Huge Pages & THP
Mental Model
A library with a tiny index box that holds 64 cards. With small pages, each card points to one shelf -- 64 cards cover a single bookcase. The librarian spends most of the day flipping through the full catalog instead of retrieving books. Group entire bookcases under one card, and suddenly 64 cards cover the whole floor. Faster lookups. But try to rearrange a single shelf within a grouped bookcase, and the whole unit has to be torn apart.
The Problem
PostgreSQL with 32 GB of shared buffers: 8 million 4 KB pages, a TLB that holds 64 entries, and every buffer access outside that tiny window triggers a four-level page table walk -- four memory reads before the actual data is touched. Fifteen percent of CPU time goes to address translation instead of running queries.
Architecture
The CPU has a tiny address book. It holds 64 entries. Each entry covers one page of memory.
With 4 KB pages, those 64 entries cover 256 KB. A database working set of 32 GB creates a 131,000x mismatch. Every time the CPU accesses a page not in the address book, it stops and walks a four-level page table. Ten to thirty nanoseconds, wasted.
Huge pages make each entry cover 2 MB instead of 4 KB. Same 64 entries, but now they cover 128 MB. That is a 512x improvement from changing nothing about the code.
What Actually Happens
Linux offers two ways to use huge pages, and they have very different tradeoffs:
Explicit huge pages (hugetlbfs) are preallocated. The administrator tells the kernel "reserve 1,024 huge pages" via /proc/sys/vm/nr_hugepages, and it carves 2 GB of contiguous memory from the buddy allocator right then. These pages are pinned -- they cannot be swapped, reclaimed, or fragmented. Applications use them via mmap(MAP_HUGETLB) or by mapping files from hugetlbfs.
The upside: guaranteed availability, zero runtime overhead, completely deterministic.
The downside: manual management. If the pool runs out, allocations fail. Over-reserving locks that memory away from everything else. And the 2 MB granularity wastes memory for non-aligned allocations.
Transparent Huge Pages (THP) are automatic. When the kernel handles a page fault, it tries to allocate a 2 MB page instead of a 4 KB one. If contiguous memory is not available, it falls back to 4 KB. A background kernel thread called khugepaged scans for groups of 512 contiguous 4 KB pages that can be promoted (collapsed) into a single 2 MB THP.
The upside: no configuration, no preallocated pools, works transparently.
The downside: promotion requires memory compaction -- the kernel physically moves pages to create contiguous free regions. This can stall a process for milliseconds. For latency-sensitive workloads, this is a dealbreaker.
Under the Hood
The page table savings are concrete. A 2 MB huge page uses a single PMD entry with the PS (Page Size) bit set, eliminating the entire PTE level. Each PTE page holds 512 entries at 8 bytes each -- that is 4 KB of kernel memory saved per huge page. For a 64 GB database shared buffer, this saves 128 MB of page table memory compared to 4 KB pages.

* _Records provided_

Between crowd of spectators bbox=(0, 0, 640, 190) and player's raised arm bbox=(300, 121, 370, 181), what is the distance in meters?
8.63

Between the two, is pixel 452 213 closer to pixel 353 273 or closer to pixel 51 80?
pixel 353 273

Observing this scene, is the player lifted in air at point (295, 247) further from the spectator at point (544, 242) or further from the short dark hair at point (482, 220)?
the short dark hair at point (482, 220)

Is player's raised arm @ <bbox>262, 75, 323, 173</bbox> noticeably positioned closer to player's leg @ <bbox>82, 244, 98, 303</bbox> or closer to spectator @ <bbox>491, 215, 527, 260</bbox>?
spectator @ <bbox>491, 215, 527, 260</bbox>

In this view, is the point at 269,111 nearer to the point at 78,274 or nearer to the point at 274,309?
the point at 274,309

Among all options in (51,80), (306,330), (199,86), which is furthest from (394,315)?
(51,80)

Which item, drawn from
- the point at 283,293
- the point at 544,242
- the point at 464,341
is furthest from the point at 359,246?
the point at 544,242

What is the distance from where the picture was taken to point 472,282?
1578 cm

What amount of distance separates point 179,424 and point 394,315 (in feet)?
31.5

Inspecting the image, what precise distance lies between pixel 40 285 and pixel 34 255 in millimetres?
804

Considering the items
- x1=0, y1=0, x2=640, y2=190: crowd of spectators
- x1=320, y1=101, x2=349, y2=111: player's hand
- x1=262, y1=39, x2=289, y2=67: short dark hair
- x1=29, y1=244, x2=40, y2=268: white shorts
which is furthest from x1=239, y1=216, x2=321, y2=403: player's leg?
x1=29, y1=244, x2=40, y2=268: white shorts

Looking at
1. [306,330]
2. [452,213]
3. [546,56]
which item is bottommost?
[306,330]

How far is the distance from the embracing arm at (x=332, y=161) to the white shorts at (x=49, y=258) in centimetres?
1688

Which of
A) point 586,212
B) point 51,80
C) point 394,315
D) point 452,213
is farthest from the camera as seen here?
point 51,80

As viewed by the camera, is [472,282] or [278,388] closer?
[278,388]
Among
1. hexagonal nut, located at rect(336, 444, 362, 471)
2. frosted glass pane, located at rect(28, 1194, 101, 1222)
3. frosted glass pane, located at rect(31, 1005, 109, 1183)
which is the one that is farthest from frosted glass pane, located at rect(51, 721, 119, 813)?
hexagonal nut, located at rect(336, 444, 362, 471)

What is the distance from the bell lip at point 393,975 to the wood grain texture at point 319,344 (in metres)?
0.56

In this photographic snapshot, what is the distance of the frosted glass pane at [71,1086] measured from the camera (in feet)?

* _Request 1_
In the article on huge pages, rewrite the paragraph beginning "Explicit huge pages (hugetlbfs) are preallocated" as a short bulleted list that keeps its main facts.
* _Request 2_
Answer these from the article on huge pages:
(a) How many entries does the TLB hold?
(b) What is the background kernel thread that collapses contiguous 4 KB pages into a 2 MB THP called?
(c) For a 64 GB database shared buffer, how much page table memory do huge pages save compared to 4 KB pages?
The material after the article on huge pages is separate from that article.

* _Reply 1_
- Explicit huge pages (hugetlbfs) are preallocated.
- The administrator reserves them through /proc/sys/vm/nr_hugepages (for example, 1,024 huge pages), and the kernel immediately takes 2 GB of contiguous memory from the buddy allocator.
- The pages are pinned and cannot be swapped, reclaimed, or fragmented.
- Applications use them through mmap(MAP_HUGETLB) or by mapping files from hugetlbfs.

* _Reply 2_
(a) 64 entries.
(b) khugepaged.
(c) 128 MB.